I have given my name and my day-clothes up to the nurses
And my history to the anesthetist and my body to surgeons"

The party began and I chose to wear Steph's large Jim Beam t shirt converted into a mini dress. It was hilarious for a while, and then it was much too cold. The party was filling when I decided it was time that although for once it was my lungs not my liver filled with liquid I must escape home to the warmth and anonymity of bed. I was dragged on my way out to the dance floor, and true to form was coerced by the base and opulent volume to stay put for the next hour or so. I hadn't danced since I became sick, unless you count the random acts of spontaneous interpretive and highly dramatic dancing I perform nearly on a daily basis in the kitchen or my bedroom. It felt great to be at a party doing what people do at a party, interacting, laughing, forcing laughter and interaction with those who you find hard to engage or understand, dancing hard and rough and wrong to the dj's mixed bad and laughing at the antics of old friends in feathers and fish nets.

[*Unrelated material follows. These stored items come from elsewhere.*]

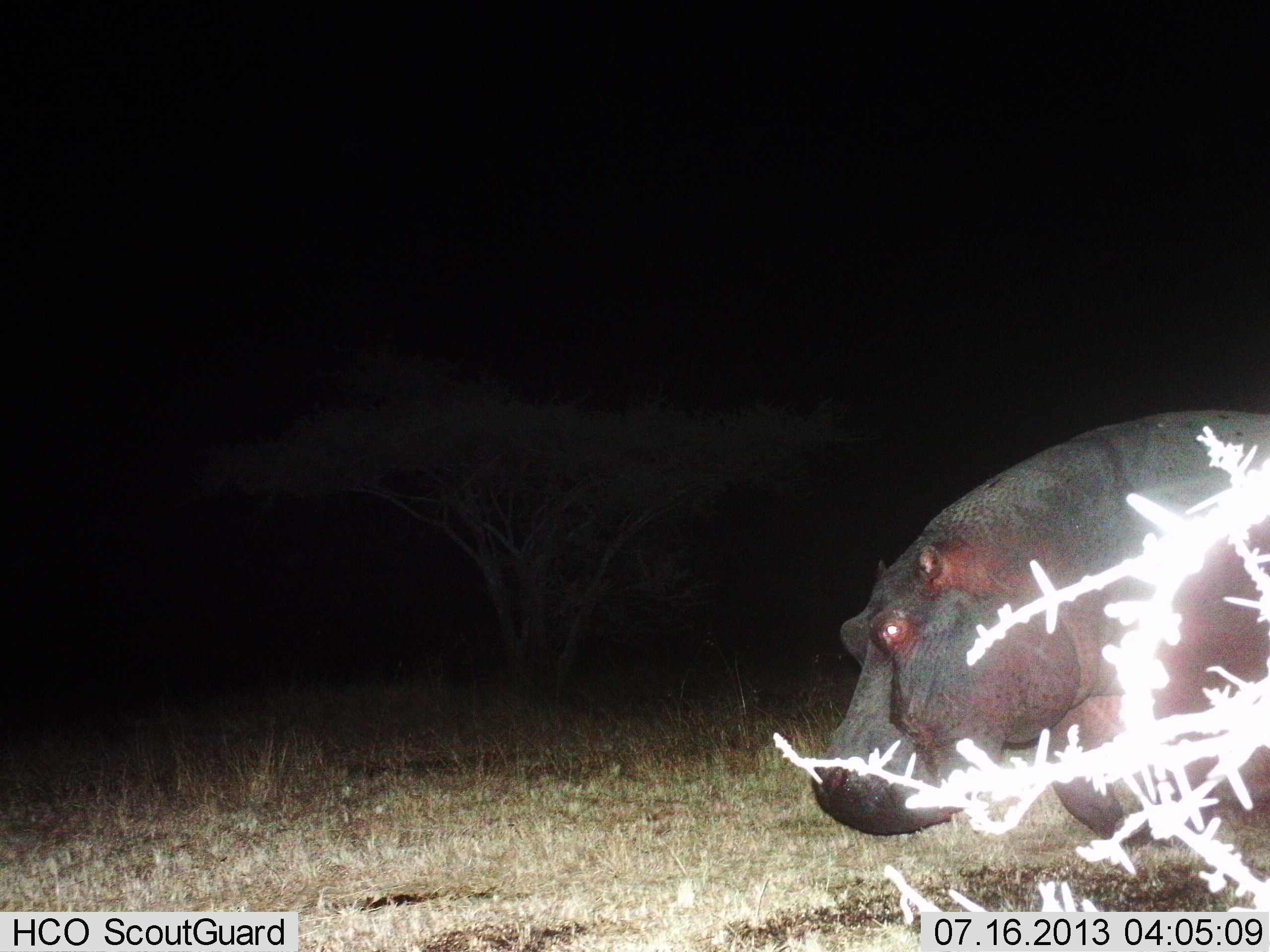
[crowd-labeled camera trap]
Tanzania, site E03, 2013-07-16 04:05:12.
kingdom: Animalia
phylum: Chordata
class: Mammalia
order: Artiodactyla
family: Hippopotamidae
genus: Hippopotamus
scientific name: Hippopotamus amphibius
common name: hippopotamus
Hippopotamus (Hippopotamus amphibius), count 1. Behavior (volunteer vote fractions): standing 21%, resting 3%, moving 76%, interacting 0%. Young present (vote fraction): 0%. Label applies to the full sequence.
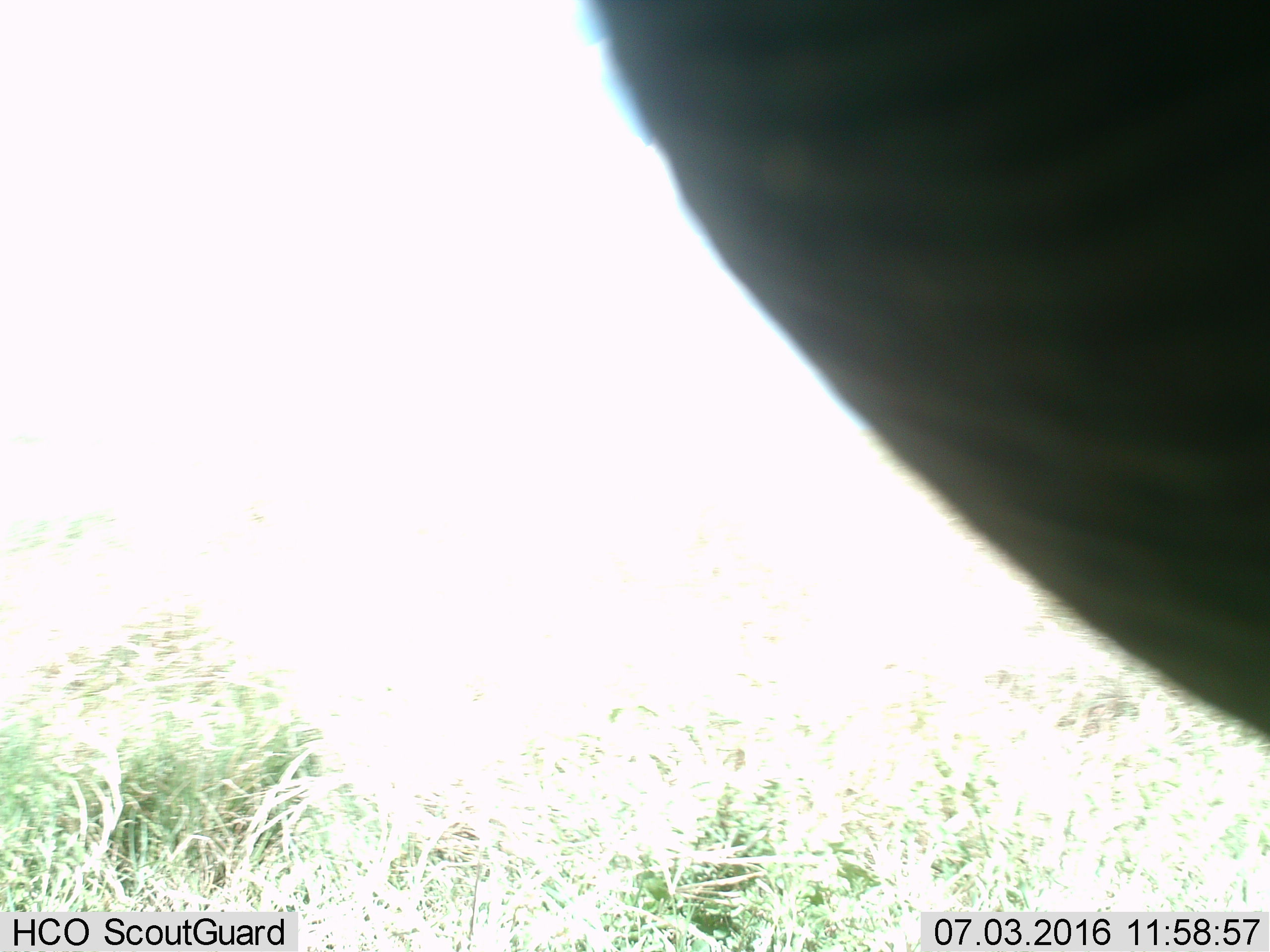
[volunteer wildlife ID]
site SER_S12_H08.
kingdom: Animalia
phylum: Chordata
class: Mammalia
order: Proboscidea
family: Elephantidae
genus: Loxodonta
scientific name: Loxodonta africana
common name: african bush elephant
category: elephant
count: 1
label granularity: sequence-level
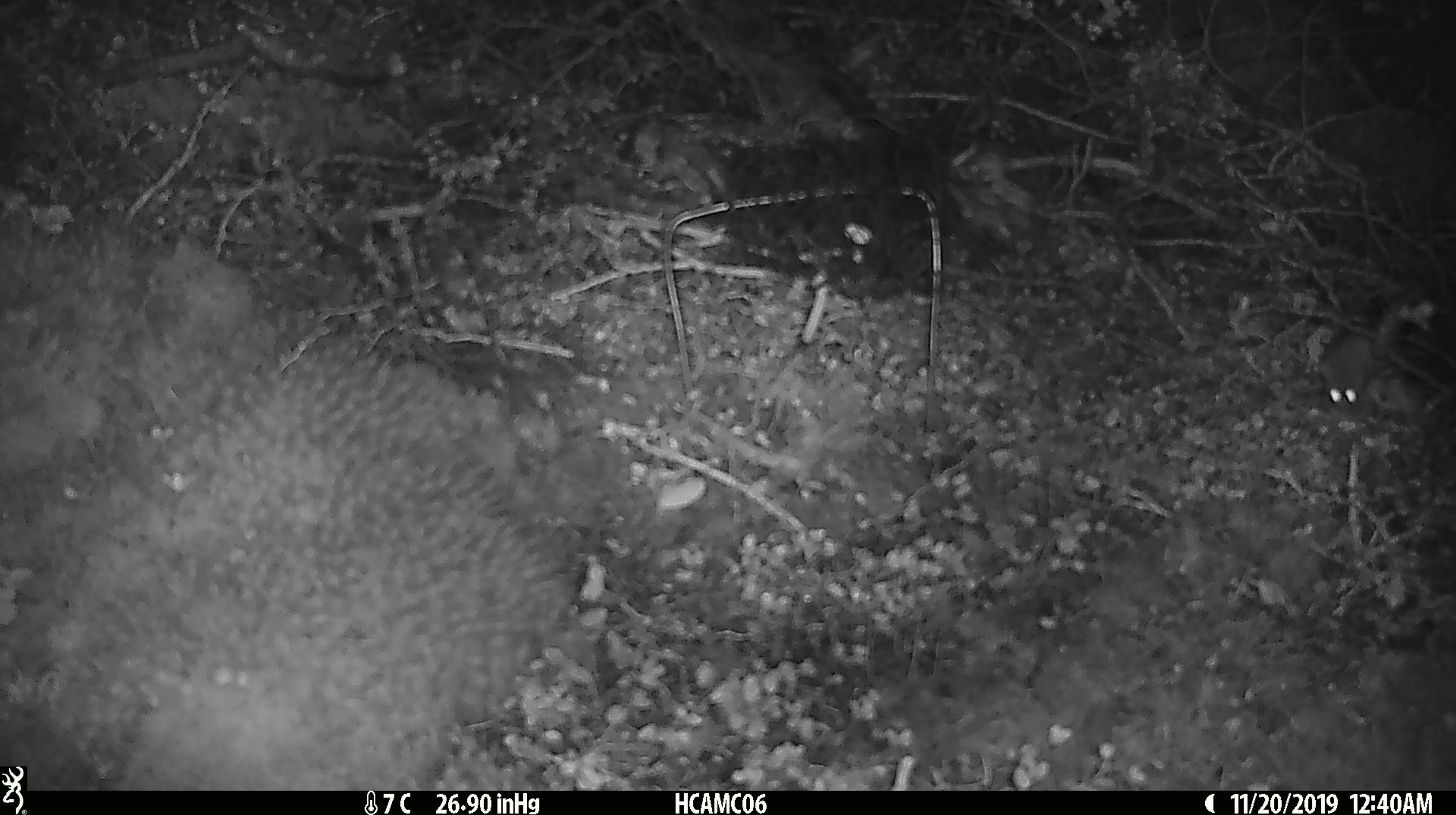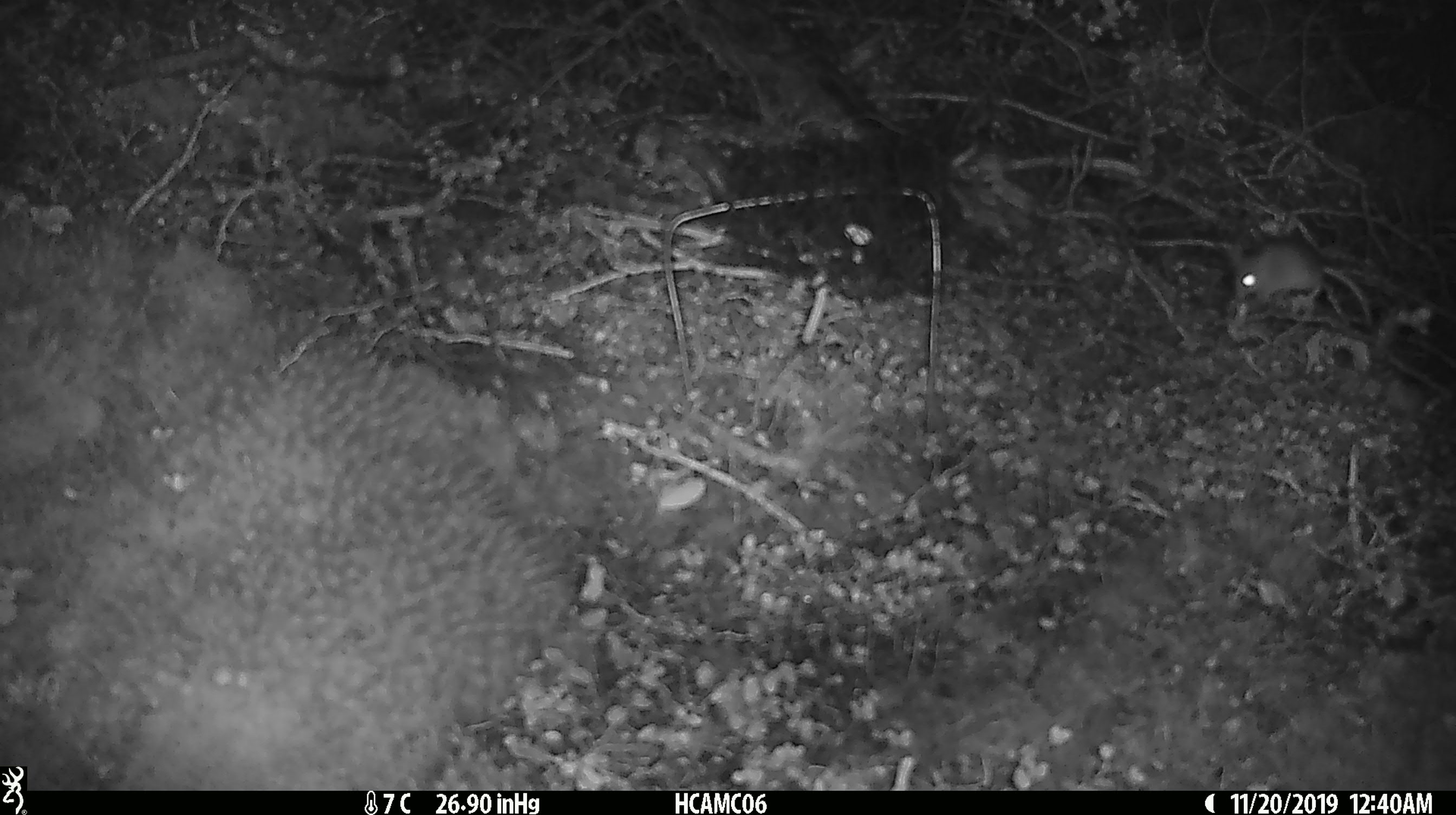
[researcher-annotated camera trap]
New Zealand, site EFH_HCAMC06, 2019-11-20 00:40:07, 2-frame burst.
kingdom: Animalia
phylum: Chordata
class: Mammalia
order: Rodentia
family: Muridae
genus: Mus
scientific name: Mus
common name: mouse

I rode home content that I had partied. That although I had forgone the magic mushrooms, LSD tabs and copious amounts of hard liquors circulating the party I had had a marvelous time.

I was still me, although I feel a lot of the time like Sylvia that I have given my body to the doctors and identity to the illness. I also have a simultaneous sensation of being exactly myself, in control and completely happy.